Ok...you could give him a middle name and call him 'Lukas Oliver". So when he was chewing the carpet, he'd hear...."LUKAS OLIVER" and he'd know he was in trouble. Don't moms always throw that middle name in there when trouble is brewing???


----------



## kobusclan6 (Feb 10, 2009)

LMAO!!! You are sooooo right!! Thats how all my boys know they are in trouble!!! One will hear the other being called by his first and middle name...and then you hear......" oooohhhhhhhh YOUR IN TROUBLE!!!" LOL


----------



## Florabora22 (Nov 30, 2008)

Aw man, I'm the only one who voted for Sebastian? I think that's a terrific name, and not particularly common.


----------



## gottaBgolden (Jan 16, 2008)

I kinda like Cooper--it flows nice with Cadence. 

"Cooper-n-Candence"
or
"Cadence-n-Cooper"


----------



## mm03gn (Sep 24, 2008)

I think Cadence and Caruso go well together


----------



## kobusclan6 (Feb 10, 2009)

Thank you for all the feedback so far! I agree with everyone!! LMAO! I love all the names for different reasons!

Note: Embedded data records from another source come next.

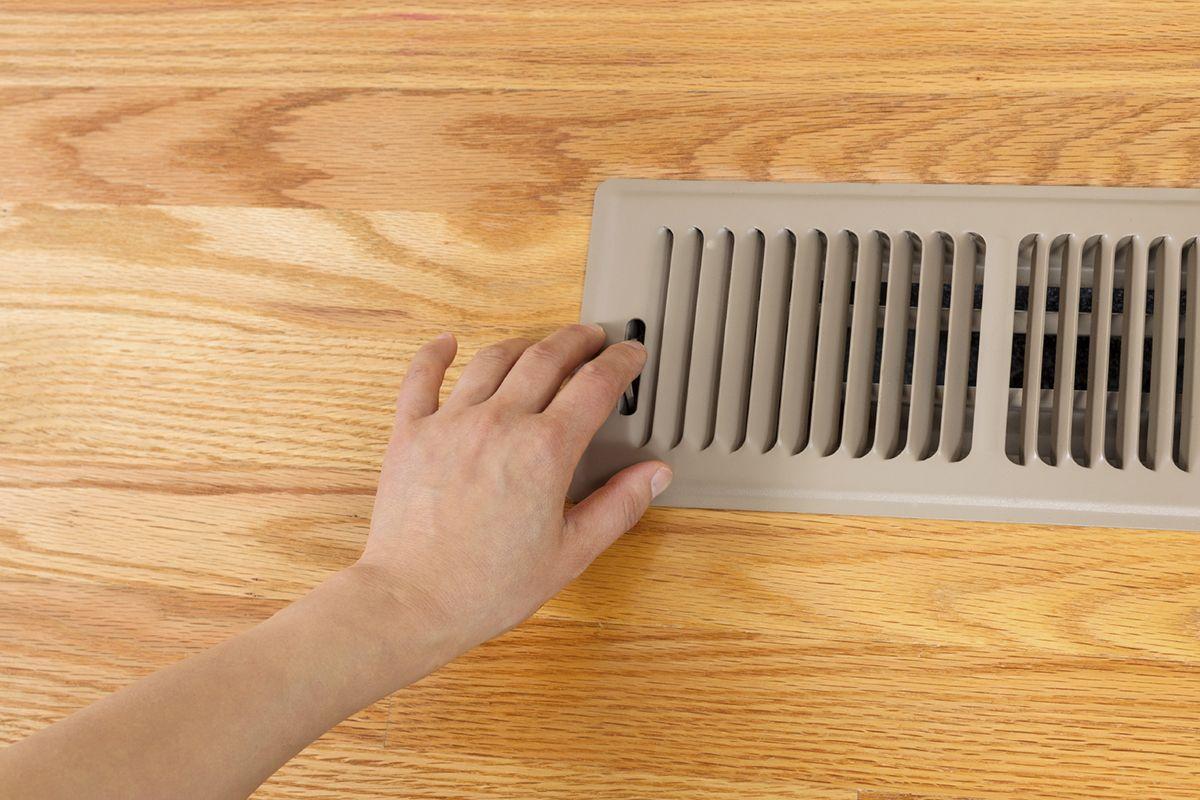 """Pericole si neconformitati la aparatele de ventilatie cu recuperare de caldura. Ce trebuie sa stim pentru a evita o """"pacaleala""""?"""
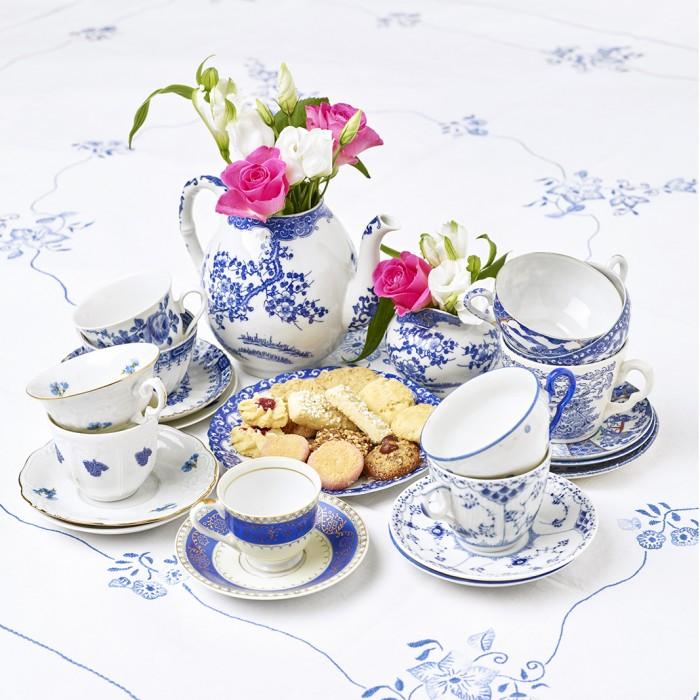 Klassiska färger. Blåvitt är en älskad färgkombination på porslin. Till vänster står en kopp ur serien Blå Blom. Mönstret är en applikation med en druvklase. Teorin är den att de som skulle tillverka koppen aldrig hade sett vindruvor och kallade dem blommor.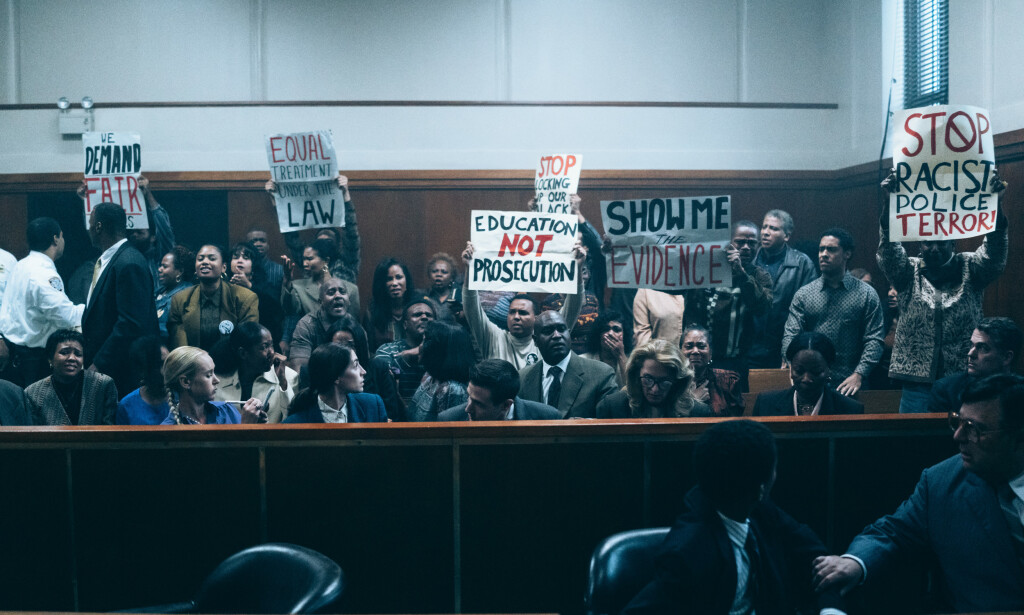 RETTSSAK: Når de ser ut som svarte og brune folk, har vi allerede blitt dømt fra fargen på huden vår, sier Kevin Richardson til NY Times. Bildet er fra rettssaken i Netflix-serien. Foto: Netflix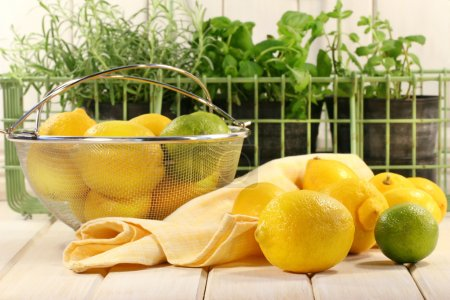 Photo pour Citrons et herbes sur la surface de comptoir de cuisine - image libre de droit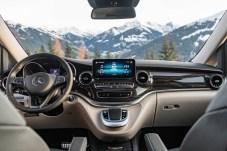 Sieht aus wie ein Mercedes ist auch ein echter Mercedes sogar im Cockpit. Jetzt auch mit den feinen Turbinendüsen. © Daimler es-Benz Advanced Control (MBAC) The new Mercedes-Benz Marco Polo – now with MBUX and Mercedes-Benz Advanced Control (MBAC)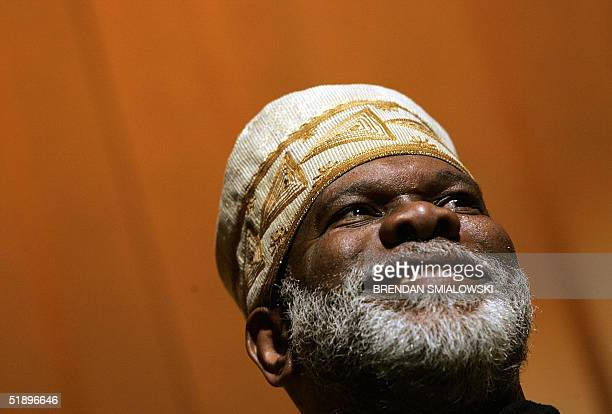 Master of ceremonies Baba 'C' smiles while wearing an African headdress during a Kwanzaa celebration 26 December 2004 at the Lincoln Theater in...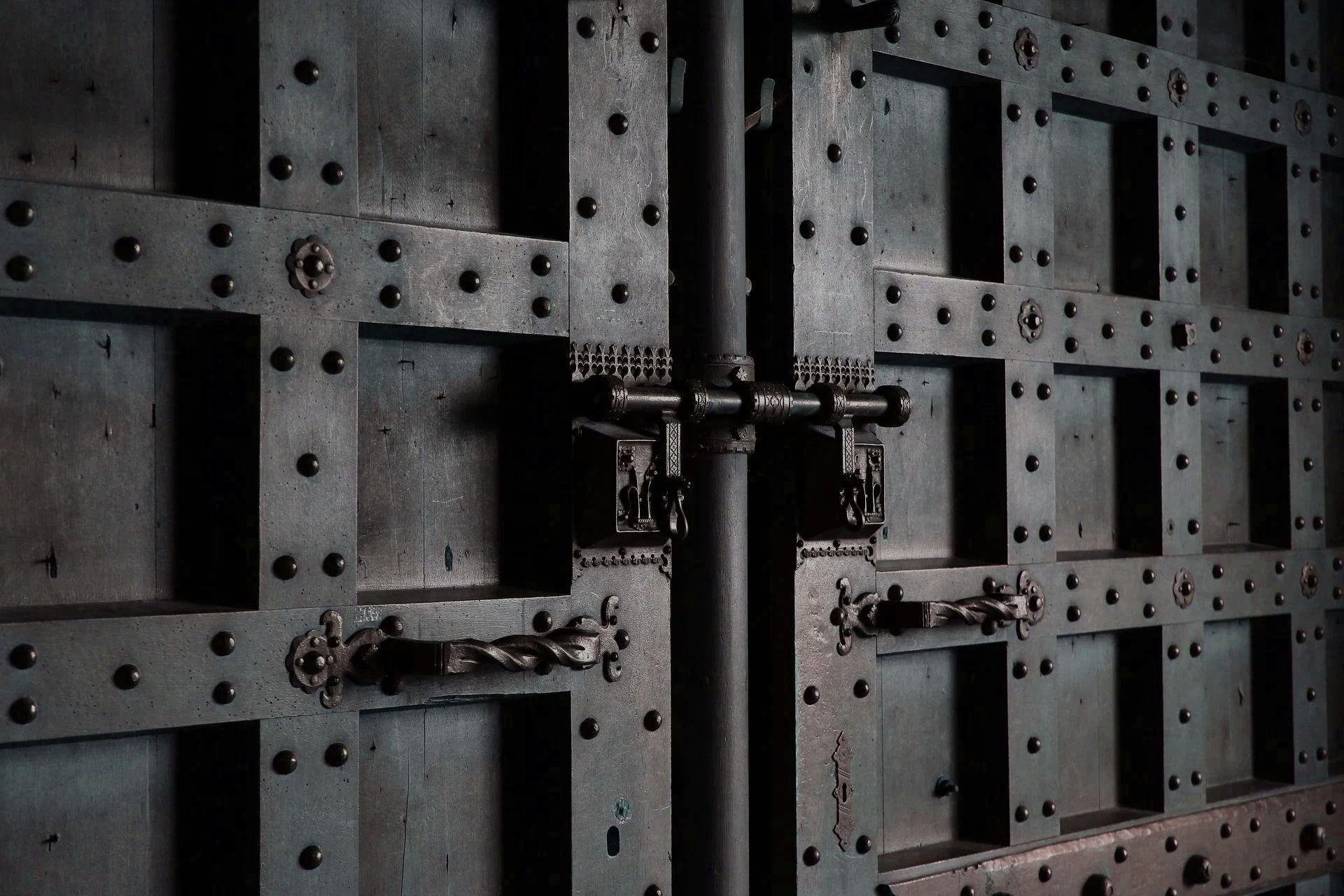 UTM-Firewalls und VPN-Gateways - Unified Security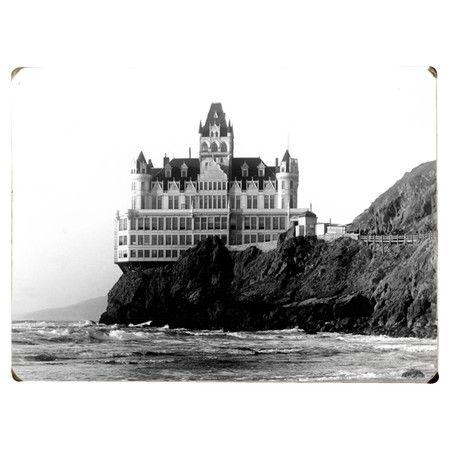 Wood wall art depicting a vintage image of the Cliff House Hotel in San Francisco, California.   Product: Wall decor
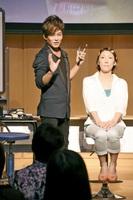 肌をきれいに見せるプロのメーク術を学んだ講座=26日、福井新聞社・風の森ホール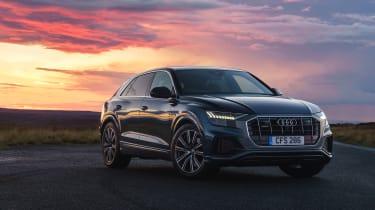Audi Q8 - front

I love Oliver....always have...but I love the ring of Cadence and Caruso and Cadence and Cooper....although I think I would spell it Couper! I like Sebastian because I use to have a dog named that... and I love Mason...it was almost my youngest sons middle name...til my husband decided to give him the middle name of husbands bestfriend. Soooooo....here is the problem!! LMAO! This is why I NEED HELP!!!  I think to much!! LOL


----------



## Florabora22 (Nov 30, 2008)

Since I don't really like the idea of naming one's pet the same name as an old pet (don't flame me, it's just my personal feeling!) I would go for Caruso, then. I think it's cute and I definitely don't hear that name very often.


----------



## perdie (Oct 30, 2008)

Oliver would be my first choice, we were going to name our golden Oliver but, decided on Jamie. I also like Sebastian.


----------



## Gwen (Aug 9, 2007)

I must vote "Oliver" and many of you on here know why. Ollie was an amazing boy who always put a smile on my face and yes, some of those smiles were:doh::doh::doh::doh::doh::doh::doh:.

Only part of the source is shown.